Organisationsformen des Rechtsextremismus

in Redaktion des Zentrums Demokratische Kultur

Dieser Beitrag behandelt Rechtsextremismus als politischen Akteur. In der Politik geht es - folgt man dem Klassiker der Soziologie, Max Weber - um Machterwerb, Machtbehauptung und Gefolgschaftswerbung. Dies gilt auch für den Rechtsextremismus: die wichtigsten Ressourcen sind hierbei Organisation und Kooperation. Die Machtinteressen und die damit verbundenen Ziele werden ideologisch begründet.

Deshalb soll hier nicht näher auf die einzelnen Parteien und Gruppen eingegangen werden, die zumeist auch hinlänglich bekannt und gut dokumentiert sind, sondern es wird der Versuch unternommen, auf die strukturelle und auf die strategische Ebene vorzudringen.

Nach einem kurzen Überblick über rechtsextreme Strukturen, die parteilich und nicht-parteilich sein können, folgt ein Abriss der Strategien, die ihrerseits systemwidrig oder systemkonform sein können.


Parteiliche Strukturen
Nicht-Parteiliche Strukturen
Strategien
Skinheads


Parteiliche Strukturen

Die Entwicklung des organisierten Rechtsextremismus in Deutschland unterliegt wie alle anderen Strömungen politischen Konjunkturen. Hinsichtlich der Erfolgsbedingungen ist zwischen externen und internen Faktoren zu unterscheiden. Mit externen Faktoren sind die gesellschaftlich-politischen Rahmenbedingungen gemeint, so z.B. Auswirkungen sozialen Wandels, Modernisierungsprozesse sowie auch Arbeitslosigkeit, Wohn- und Lebensbedingungen als auch geringe Akzeptanz politischer Institutionen etc.
|---|
_Gestellte Aufgabe A_
Welche Abschnitte führt der Text über Rechtsextremismus in seiner Übersicht vor dem ersten Kapitel auf?
_Gestellte Aufgabe B_
Setze den Text über Rechtsextremismus nach seinem letzten Satz fort.
Die Datensätze stammen aus einer anderen Quelle als der Text über Rechtsextremismus.
|---|
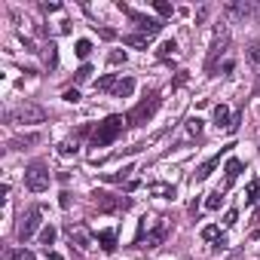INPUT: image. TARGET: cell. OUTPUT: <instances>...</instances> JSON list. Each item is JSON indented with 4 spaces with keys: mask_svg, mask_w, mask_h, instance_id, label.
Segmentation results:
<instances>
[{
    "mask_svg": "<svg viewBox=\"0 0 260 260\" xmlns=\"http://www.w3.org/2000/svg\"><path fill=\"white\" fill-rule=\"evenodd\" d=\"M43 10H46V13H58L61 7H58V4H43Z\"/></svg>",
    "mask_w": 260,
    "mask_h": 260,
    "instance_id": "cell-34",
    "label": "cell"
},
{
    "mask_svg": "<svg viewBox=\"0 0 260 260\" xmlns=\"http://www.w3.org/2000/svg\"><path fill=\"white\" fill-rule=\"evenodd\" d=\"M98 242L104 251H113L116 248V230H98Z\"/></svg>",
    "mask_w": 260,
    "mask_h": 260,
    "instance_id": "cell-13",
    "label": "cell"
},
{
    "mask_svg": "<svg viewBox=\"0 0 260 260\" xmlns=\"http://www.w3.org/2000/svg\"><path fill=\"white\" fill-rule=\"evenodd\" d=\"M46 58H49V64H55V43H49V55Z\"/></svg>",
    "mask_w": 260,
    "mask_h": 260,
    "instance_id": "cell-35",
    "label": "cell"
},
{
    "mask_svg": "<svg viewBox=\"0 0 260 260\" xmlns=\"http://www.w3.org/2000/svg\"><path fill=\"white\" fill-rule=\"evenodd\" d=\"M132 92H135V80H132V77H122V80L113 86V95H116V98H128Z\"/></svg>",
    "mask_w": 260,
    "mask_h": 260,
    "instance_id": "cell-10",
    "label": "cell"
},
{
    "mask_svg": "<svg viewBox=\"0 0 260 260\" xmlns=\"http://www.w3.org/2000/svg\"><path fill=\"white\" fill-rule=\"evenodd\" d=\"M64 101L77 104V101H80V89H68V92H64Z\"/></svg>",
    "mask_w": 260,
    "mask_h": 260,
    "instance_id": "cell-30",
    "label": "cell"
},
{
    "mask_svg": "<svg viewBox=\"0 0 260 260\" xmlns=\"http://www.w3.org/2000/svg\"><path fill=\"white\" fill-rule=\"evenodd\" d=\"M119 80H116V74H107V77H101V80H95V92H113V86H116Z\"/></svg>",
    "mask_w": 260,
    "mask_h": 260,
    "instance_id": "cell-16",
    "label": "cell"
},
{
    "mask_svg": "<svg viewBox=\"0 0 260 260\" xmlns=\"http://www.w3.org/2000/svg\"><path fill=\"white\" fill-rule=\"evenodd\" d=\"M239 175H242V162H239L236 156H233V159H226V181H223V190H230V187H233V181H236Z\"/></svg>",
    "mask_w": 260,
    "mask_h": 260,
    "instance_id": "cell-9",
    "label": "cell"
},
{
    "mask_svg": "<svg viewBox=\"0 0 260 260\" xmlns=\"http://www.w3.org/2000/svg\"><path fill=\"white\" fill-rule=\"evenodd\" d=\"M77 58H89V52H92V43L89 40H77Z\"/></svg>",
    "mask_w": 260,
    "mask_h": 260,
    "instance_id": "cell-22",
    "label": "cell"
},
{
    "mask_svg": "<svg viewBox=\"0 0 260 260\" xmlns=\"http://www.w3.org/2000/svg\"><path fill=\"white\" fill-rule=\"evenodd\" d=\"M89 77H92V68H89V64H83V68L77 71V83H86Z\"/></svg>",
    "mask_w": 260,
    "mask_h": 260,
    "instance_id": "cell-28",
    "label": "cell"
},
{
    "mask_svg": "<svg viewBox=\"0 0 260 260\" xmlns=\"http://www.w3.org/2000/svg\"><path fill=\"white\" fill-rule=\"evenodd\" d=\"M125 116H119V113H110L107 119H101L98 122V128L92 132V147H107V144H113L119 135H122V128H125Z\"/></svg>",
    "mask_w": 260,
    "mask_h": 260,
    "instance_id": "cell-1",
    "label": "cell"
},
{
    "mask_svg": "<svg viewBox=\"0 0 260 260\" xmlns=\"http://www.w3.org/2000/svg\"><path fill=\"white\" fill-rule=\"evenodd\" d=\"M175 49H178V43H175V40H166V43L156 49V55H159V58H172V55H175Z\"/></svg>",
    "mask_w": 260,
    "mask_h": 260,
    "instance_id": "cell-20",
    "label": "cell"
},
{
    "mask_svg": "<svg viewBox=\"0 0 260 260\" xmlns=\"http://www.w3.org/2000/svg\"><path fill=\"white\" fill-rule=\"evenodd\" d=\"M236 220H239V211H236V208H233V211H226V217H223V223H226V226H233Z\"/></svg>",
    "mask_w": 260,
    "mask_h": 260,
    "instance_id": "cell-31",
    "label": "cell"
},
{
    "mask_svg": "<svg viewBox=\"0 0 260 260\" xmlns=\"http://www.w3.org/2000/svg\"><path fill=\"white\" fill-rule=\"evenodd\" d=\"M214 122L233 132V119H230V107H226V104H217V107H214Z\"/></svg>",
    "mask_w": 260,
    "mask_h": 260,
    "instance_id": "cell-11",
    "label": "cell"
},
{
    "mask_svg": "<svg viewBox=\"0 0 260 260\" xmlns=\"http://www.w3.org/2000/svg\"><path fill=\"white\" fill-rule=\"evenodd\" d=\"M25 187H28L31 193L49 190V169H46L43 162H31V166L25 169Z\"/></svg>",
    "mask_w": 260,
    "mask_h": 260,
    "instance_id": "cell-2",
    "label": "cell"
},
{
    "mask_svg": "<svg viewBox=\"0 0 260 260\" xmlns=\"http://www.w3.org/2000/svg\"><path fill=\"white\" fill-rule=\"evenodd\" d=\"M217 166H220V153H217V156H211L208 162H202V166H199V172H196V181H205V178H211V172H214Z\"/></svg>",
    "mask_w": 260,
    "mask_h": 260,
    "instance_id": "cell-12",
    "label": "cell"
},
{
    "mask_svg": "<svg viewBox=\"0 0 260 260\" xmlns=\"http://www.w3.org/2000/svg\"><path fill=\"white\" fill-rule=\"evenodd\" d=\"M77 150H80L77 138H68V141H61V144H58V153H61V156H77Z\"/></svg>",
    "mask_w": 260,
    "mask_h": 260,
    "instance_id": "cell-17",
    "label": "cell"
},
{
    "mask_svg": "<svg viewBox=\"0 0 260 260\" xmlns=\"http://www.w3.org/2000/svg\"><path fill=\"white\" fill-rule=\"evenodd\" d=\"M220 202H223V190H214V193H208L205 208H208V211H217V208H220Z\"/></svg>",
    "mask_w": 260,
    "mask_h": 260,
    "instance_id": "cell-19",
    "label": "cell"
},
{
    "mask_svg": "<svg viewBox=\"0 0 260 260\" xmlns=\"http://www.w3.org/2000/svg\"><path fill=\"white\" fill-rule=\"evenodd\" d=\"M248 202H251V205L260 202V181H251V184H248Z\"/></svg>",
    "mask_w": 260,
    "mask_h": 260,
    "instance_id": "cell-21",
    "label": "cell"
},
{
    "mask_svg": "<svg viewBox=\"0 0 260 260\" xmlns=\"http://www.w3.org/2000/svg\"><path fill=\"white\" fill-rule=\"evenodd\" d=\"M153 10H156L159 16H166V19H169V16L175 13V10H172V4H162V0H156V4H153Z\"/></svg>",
|---|
_Lösung A_
Parteiliche Strukturen, Nicht-Parteiliche Strukturen, Strategien, Skinheads

_Lösung B_
Um externe Chancen zu nutzen, müssen zudem interne Faktoren gegeben sein. Dauerhafte Erfolge, wie hohe Nachfragen nach Publikationen, gut besuchte Versammlungen, wachsende Mitgliederzahlen oder hohe Wahlergebnisse, können von rechtsextremen Organisationen dauerhaft nur verbucht werden, wenn diese ebenfalls

  • Politische Kompetenz und Glaubwürdigkeit ausstrahlen
  • Innere Geschlossenheit zeigen
  • Populäre und respektable Personen in die Führungsgremien entsenden, und
  • Hinreichende Publizität in den Medien erlangen.

Die organisatorische Zersplitterung des deutschen Rechtsextremismus ist zweifellos eine, mit Sicherheit aber nicht die alleinige Ursache dafür, dass er nicht die Verbreitung hat wie in Frankreich, Italien oder Österreich.

Es lassen sich drei Erfolgswellen der Entwicklung des organisierten Rechtsextremismus in Westdeutschland bis 1990 anhand der Mitgliederentwicklung erkennen.

Phase 1: Gründungszeit der Bundesrepublik
Dominiert von den Nachwirkungen des 3. Reiches, aber dann geprägt von der überraschend schnell wachsenden Integrationskraft des demokratischen politischen Systems und von ökonomischer Prosperität.

Phase 2: 1966-69
Geprägt von ökonomischem Abschwung, Mangel an parlamentarischer Opposition während der großen Koalition. Entstehen eines politischen Vakuums auf der extremen Rechten, vor allem ausgefüllt durch die NPD.

Phase 3: seit Mitte der 80er Jahre
Geprägt vom Einklagen der von Helmut Kohl angekündigten "geistig-moralischen Wende", Rechtsextremismus wird mehr und mehr zum europäischen Phänomen mit gemeinsamen Themen wie Nation, Migration, Asyl, Wertewandel, etc.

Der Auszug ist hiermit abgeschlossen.